Meet The Fan: Fastow Supports His 'Troubled Cause,' The Buffalo Bills

bills fan

Here at The Sports Fan Journal, we hope to evolve and deliver something not found in any other corner of this here internet. We bring you Mark Trible and Dillon Friday's NFL Countdown project.

A fan from each NFL team will be featured as we anxiously away the season's kickoff. 

Someone needs to tell the fans' stories. What better place than their trusty Journal? Without further ado, meet Buffalo Bills fan Matt Fastow.

The world of radio turns on the axis of adaptability. On-air talents add new songs and material to remain relevant. They book new guests. Some of these same guests occasionally fail to honor their obligations. New songs are added to the rotation. On-air talent must always remain fresh. New guests need to be booked. Some of those new guests occasionally fail to honor their obligations. Perhaps the best adage to live by in the radio world is "expect nothing and prepare for everything."

Matt Fastow understands that better than most ever will. The Fort Lauderdale, Fla., native lives in the communications capital of America — New York City. For the past six years, he's worked for SiriusXM. He’s spent the past 18 months as executive assistant to the company’s president.
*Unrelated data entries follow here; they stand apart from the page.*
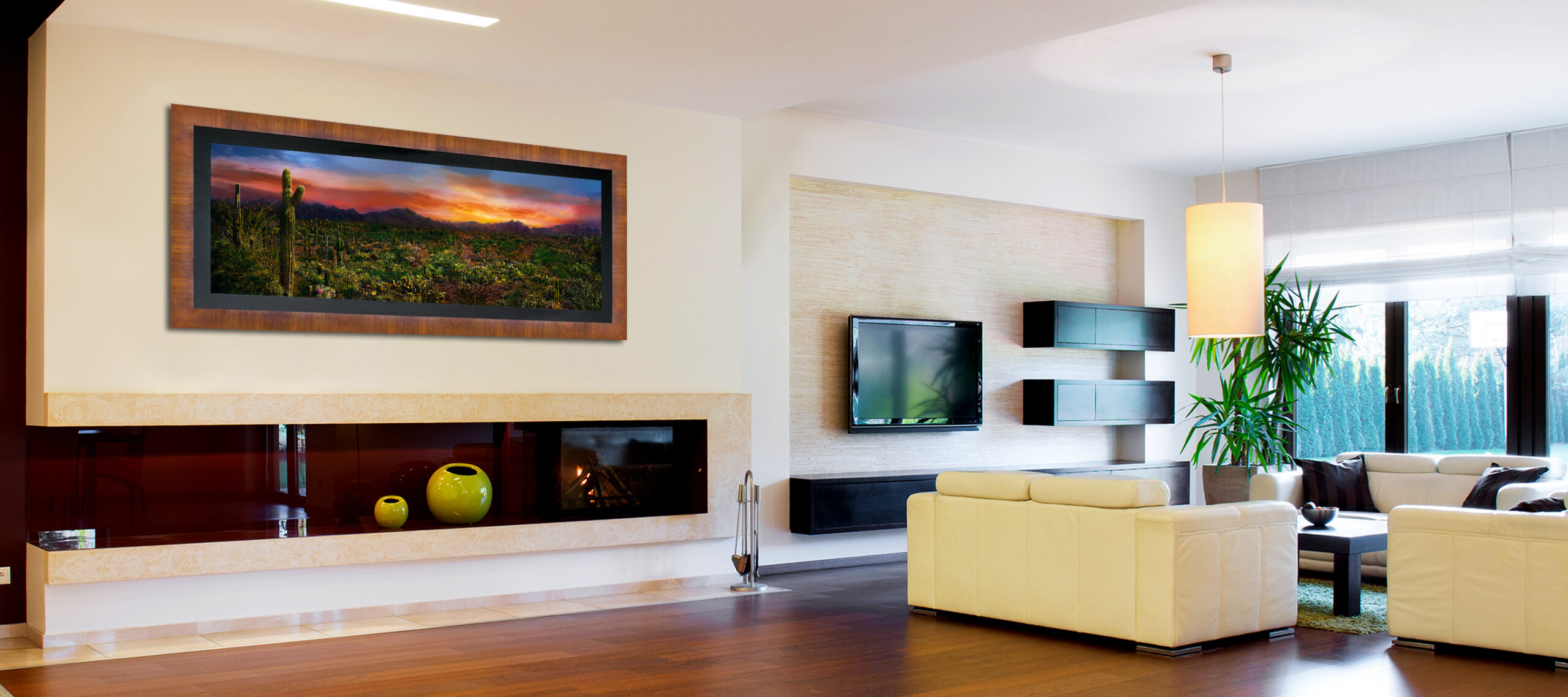 Interior,Of,Modern,Area,In,Spacious,House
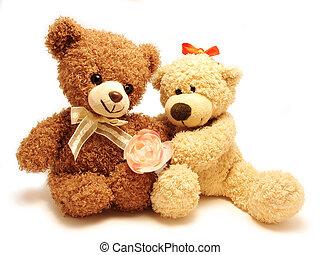 Ein paar Teddybären
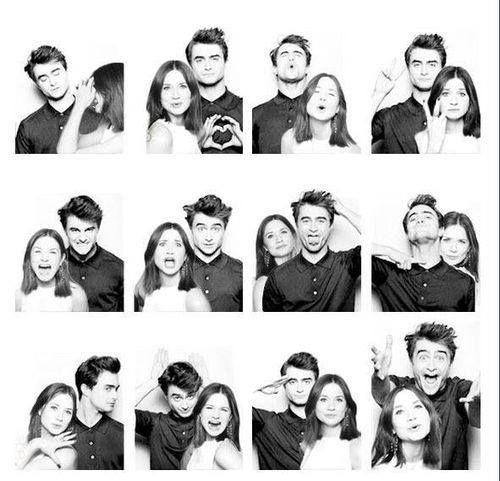 #HP #Cast actors | Harry Potter and Ginny Weasley | Harry and Ginny | Hinny | Bonnie Wright and Daniel Radcliffe
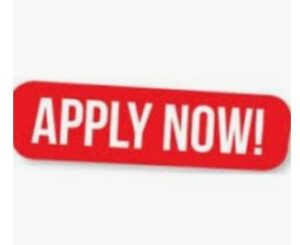 Logistics Manager at Conglomerate Associate Nigeria Limited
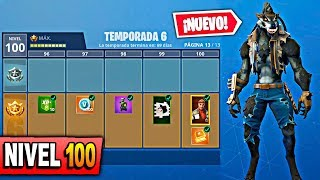 **SEASON 6** SKIN LEVEL 100 WITH ALL PURCHASED! at FORTNITE: Battle Royale BATTLE PASS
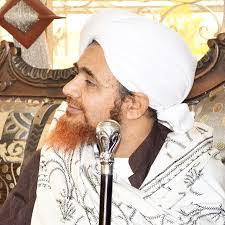 Al-Habib Umar Bin Hafiz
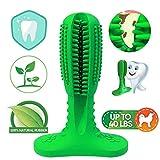 NUFOKG - Spazzolino da Denti per Cani, in Gomma Resistente, con setole per la Pulizia Dentale, per Cani di Taglia Media e Grande (Green)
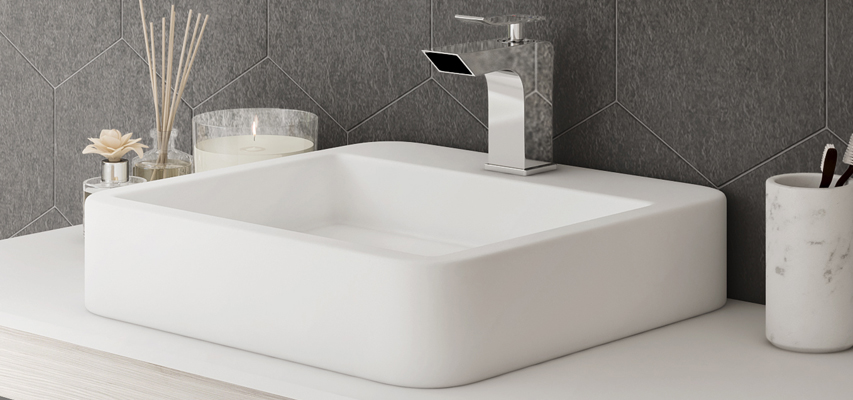 vasque carre a poser Vasque à poser en céramique carrée MELKIA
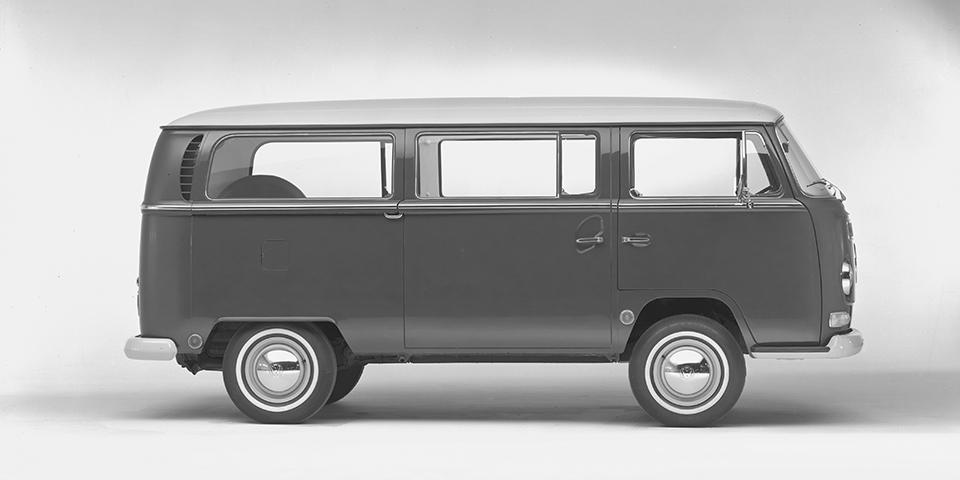 1968_microbus_4056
As has been the case for the majority of Fastow’s 29 years, sports are an integral part of who he is and what he’s become.

Dialogue shifts to a subject near, dear and depressing to Fastow’s heart — the Buffalo Bills. Cheering for a team nearly 1,400 miles north sounds quirky, especially when another storied franchise has called South Florida home for decades.

Capture

“Becoming a Bills fan from South Florida, it’s weird. It was in the early '90s when they had (Jim) Kelly, Thurman (Thomas), (Andre) Reed, Cornelius Bennett, Bruce Smith, all those guys,” Fastow says. “And, I also think part of it had to do with I didn’t like Dolphins fans.

“I don’t know. I didn’t like (Dan) Marino or that team so it went hand-in-hand.”

Childhood influences how we matriculate through adulthood. We leave certain aspects behind but rarely abandon the people, places and memories that serve as life’s foundation. That’s why, despite the season standing within arm’s reach, a healthy chunk of Fastow's Bills concern continues to lie with one of the franchise’s most recognizable figures — Jim Kelly.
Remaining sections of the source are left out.